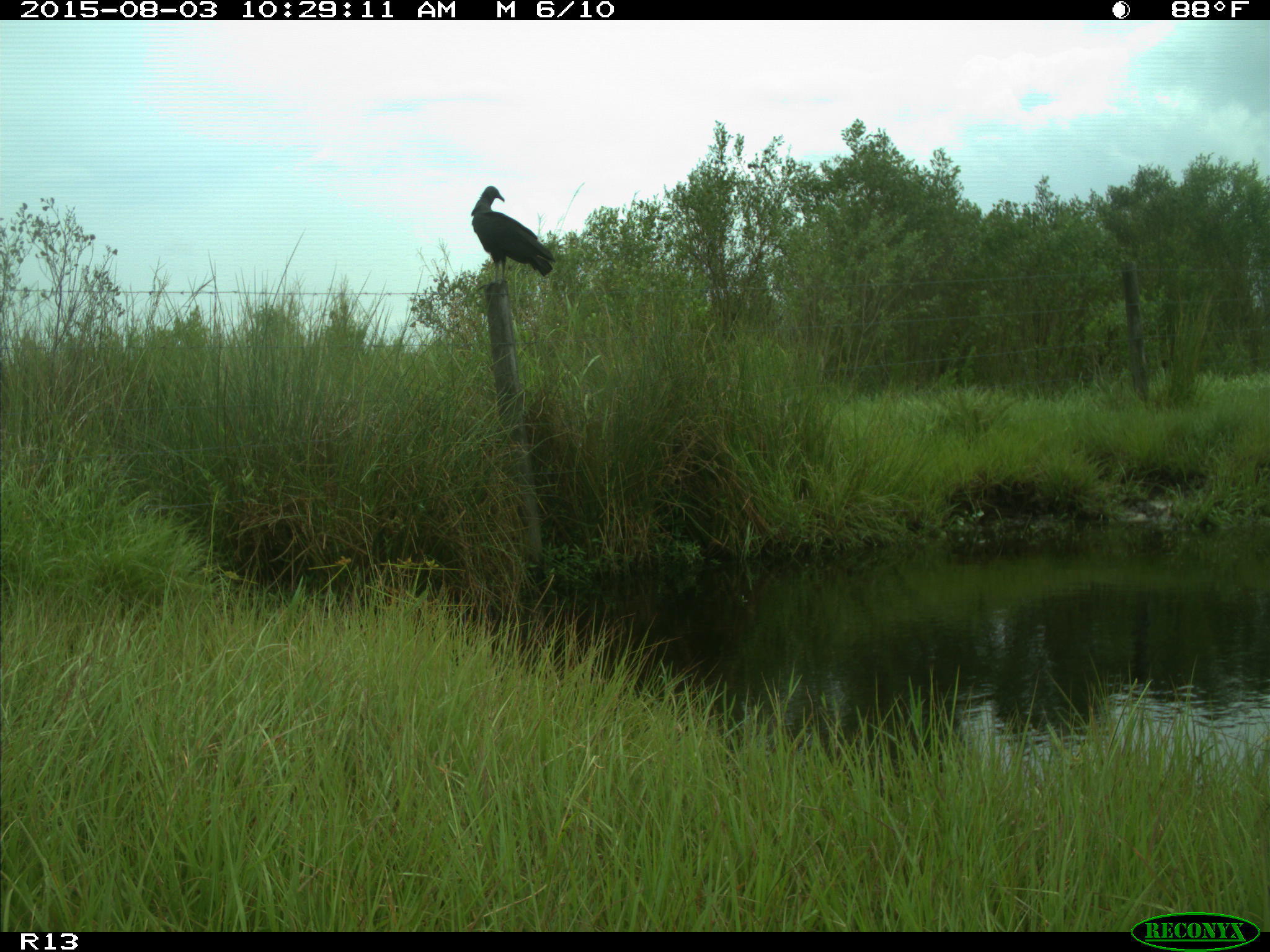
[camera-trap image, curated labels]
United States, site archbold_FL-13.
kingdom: Animalia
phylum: Chordata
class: Aves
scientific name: Aves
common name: birds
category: unidentified bird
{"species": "unidentified bird (birds) (Aves)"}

_WHAT IS EXPECTED_
Retype everything in the entries exactly except the pictures.

_FINISHED EXERCISE_
[camera-trap image, curated labels]
United States, site archbold_FL-13.
kingdom: Animalia
phylum: Chordata
class: Aves
scientific name: Aves
common name: birds
category: unidentified bird
{"species": "unidentified bird (birds) (Aves)"}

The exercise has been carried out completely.